Le Congo-Brazzaville, avec son climat équatorial humide, est particulièrement exposé aux effets du réchauffement global. Selon le rapport du PNUD (2025), les inondations ont augmenté de 30 % depuis 2010, affectant directement les marchés ouverts comme Tié-Tié, Thystère à Pointe-Noire ou le marché Total à Brazzaville. Pour les biyala ngoto, ces femmes fortes ou battantes, qui transforment la poussière des trottoirs en espaces de commerce vital, les enjeux environnementaux et climatiques représentent un défi croissant. Les pluies torrentielles emportent les stocks de fruits, légumes ou tissus, entraînant des pertes financières estimées à 20-50 % des revenus mensuels (estimations AFD, 2024). Sociologiquement, cela renforce un cycle de précarité : ces femmes, déjà exclues du secteur formel (80 % des emplois informels féminins, OIT 2025), voient leur « capital économique » – souvent limité à des marchandises périssables – anéanti sans mécanisme de protection face aux chocs économiques.

Du point de vue de la sociologie environnementale, inspirée de John Bellamy Foster, les biyala ngoto subissent une « injustice écologique » intersectionnelle : par exemple, les jeunes femmes NEET – ni en éducation, ni en emploi, ni en formation – (>30 %, Afrobarometer 2024) entrant dans le commerce de rue sont les plus vulnérables, manquant de ressources pour des abris temporaires. Les inondations ne détruisent pas seulement les biens ; elles perturbent les organisations sociales congolaises – muziki, makelemba et autres solidarités entre marchandes – essentiels à leur survie, comme le montrent des études ethnographiques sur les marchés africains (Ayimpam, 2014).
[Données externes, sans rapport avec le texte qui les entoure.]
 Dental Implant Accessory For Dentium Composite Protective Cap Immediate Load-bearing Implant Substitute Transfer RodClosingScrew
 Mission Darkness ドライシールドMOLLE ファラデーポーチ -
Critiques sociologiques : injustices et limites de la résilience

Une analyse critique, inspirée de Silvia Federici sur le travail reproductif féminin, révèle les limites : la résilience des biyala ngoto subsidie l’économie formelle sans reconnaissance, perpétuant une exploitation genrée. Le changement climatique accentue les violences : inondations forcent des migrations urbaines, exposant les femmes à des abus (harcèlement, vols). Sociologiquement, cela souligne une « reproduction de la précarité » (Bourdieu), où le capital culturel des biyala ngoto (savoir-faire commercial) n’assure pas une mobilité sociale, particulièrement pour les jeunes femmes NEET se lançant dans ce commerce. De plus, l’absence d’infrastructures climato-résilientes (marchés couverts) reflète une négligence étatique, comme critiqué dans des rapports sur le genre et le développement (Fondation Sounga, 2017). Sans politiques inclusives, les biyala ngoto risquent d’être les premières victimes d’un Congo post-pétrole vulnérable au climat.